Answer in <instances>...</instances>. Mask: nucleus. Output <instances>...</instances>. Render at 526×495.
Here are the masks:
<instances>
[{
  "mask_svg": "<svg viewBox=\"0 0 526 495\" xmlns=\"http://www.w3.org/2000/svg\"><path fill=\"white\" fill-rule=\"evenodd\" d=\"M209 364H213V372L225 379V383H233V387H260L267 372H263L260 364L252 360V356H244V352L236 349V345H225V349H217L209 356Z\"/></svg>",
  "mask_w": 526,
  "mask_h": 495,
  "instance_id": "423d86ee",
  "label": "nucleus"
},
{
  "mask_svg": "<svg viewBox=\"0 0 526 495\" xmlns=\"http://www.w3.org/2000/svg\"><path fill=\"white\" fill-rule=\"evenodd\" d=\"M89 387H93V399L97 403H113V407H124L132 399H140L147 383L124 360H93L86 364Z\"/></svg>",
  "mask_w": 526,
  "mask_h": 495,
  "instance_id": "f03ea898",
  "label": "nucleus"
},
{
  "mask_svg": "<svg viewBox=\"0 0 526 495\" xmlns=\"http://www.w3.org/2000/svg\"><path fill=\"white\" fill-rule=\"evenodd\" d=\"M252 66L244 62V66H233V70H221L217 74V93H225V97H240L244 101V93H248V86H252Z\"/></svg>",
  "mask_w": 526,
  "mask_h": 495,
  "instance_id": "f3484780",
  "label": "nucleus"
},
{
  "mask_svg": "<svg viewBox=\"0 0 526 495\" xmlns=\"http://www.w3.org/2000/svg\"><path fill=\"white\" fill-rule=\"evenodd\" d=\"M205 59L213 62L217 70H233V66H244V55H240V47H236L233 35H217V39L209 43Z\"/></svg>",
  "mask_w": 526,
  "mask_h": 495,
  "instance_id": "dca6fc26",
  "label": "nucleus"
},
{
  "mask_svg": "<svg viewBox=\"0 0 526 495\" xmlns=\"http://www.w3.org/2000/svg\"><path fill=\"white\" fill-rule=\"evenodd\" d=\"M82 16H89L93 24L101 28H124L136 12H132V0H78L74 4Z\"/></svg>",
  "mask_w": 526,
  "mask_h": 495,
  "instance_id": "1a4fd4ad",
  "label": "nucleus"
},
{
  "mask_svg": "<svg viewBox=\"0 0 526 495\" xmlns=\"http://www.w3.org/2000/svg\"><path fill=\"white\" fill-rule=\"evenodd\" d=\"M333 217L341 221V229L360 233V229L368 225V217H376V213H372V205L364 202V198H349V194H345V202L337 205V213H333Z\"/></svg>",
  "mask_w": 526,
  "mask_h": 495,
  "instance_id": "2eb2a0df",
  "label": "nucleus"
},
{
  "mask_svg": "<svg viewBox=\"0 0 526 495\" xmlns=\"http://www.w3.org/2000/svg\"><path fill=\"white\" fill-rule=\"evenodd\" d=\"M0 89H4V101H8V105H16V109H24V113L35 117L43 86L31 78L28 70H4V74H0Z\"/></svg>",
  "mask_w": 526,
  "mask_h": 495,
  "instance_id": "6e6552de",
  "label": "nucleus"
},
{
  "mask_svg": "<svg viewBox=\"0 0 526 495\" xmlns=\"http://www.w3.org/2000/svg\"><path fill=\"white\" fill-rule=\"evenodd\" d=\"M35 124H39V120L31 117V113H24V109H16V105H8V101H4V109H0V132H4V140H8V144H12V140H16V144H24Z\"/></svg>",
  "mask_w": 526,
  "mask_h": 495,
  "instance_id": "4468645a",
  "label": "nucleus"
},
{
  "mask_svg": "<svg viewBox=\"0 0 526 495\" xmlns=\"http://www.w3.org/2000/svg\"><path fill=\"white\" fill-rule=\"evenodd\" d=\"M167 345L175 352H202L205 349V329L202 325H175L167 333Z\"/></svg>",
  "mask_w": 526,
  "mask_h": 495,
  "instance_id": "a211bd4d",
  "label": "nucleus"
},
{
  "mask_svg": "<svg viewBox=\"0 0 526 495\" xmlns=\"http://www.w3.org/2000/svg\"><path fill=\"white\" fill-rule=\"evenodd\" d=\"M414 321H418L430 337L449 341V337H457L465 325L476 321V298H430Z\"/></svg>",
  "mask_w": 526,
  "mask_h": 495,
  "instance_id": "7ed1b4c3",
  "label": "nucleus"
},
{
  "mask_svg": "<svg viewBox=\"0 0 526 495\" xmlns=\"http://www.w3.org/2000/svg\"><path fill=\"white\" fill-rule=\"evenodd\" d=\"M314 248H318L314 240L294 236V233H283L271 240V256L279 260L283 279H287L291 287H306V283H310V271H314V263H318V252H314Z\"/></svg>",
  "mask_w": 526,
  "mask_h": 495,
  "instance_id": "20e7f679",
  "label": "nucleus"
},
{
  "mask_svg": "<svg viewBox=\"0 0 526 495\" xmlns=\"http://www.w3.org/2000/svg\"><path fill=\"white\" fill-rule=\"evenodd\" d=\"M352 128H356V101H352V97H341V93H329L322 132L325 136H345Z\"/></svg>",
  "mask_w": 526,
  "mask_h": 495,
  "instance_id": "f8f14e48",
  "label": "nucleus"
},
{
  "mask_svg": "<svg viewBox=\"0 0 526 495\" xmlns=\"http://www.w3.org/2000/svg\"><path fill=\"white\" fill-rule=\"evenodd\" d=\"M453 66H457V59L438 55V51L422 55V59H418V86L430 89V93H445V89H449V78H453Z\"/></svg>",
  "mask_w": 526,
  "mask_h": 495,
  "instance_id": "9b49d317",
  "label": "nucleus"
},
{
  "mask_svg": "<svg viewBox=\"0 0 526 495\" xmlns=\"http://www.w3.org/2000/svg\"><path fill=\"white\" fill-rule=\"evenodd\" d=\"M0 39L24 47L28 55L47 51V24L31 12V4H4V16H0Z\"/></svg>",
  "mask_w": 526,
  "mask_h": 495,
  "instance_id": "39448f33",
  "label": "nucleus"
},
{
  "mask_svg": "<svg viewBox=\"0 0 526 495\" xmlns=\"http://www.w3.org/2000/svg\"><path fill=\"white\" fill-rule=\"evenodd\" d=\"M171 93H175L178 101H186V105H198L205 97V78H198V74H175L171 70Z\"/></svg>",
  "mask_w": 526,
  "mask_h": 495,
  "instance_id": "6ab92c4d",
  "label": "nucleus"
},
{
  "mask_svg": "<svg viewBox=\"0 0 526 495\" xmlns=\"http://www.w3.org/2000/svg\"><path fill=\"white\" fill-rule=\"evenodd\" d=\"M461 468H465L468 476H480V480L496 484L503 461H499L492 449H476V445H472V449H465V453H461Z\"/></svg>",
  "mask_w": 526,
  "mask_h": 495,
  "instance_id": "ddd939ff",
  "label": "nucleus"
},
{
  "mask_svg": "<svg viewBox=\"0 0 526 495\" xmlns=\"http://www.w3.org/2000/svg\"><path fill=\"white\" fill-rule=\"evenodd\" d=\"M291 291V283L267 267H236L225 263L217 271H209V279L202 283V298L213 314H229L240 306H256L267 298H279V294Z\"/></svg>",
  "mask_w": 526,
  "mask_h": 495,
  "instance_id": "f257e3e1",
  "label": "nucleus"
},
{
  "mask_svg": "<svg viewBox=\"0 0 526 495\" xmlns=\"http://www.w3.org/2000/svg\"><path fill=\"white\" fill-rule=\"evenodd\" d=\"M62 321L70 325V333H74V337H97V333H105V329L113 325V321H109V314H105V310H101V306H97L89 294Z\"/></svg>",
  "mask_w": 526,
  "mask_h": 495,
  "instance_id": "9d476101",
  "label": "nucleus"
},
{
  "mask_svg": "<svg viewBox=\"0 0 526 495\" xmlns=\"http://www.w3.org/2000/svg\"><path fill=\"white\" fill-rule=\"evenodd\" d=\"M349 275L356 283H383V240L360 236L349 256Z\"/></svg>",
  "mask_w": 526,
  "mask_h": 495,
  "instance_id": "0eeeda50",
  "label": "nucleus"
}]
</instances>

---------------

**STATED GOAL**: Show each line of the listing above that contains the string "instances".

**CORRECT RESPONSE**:
Answer in <instances>...</instances>. Mask: nucleus. Output <instances>...</instances>. Render at 526×495.
<instances>
</instances>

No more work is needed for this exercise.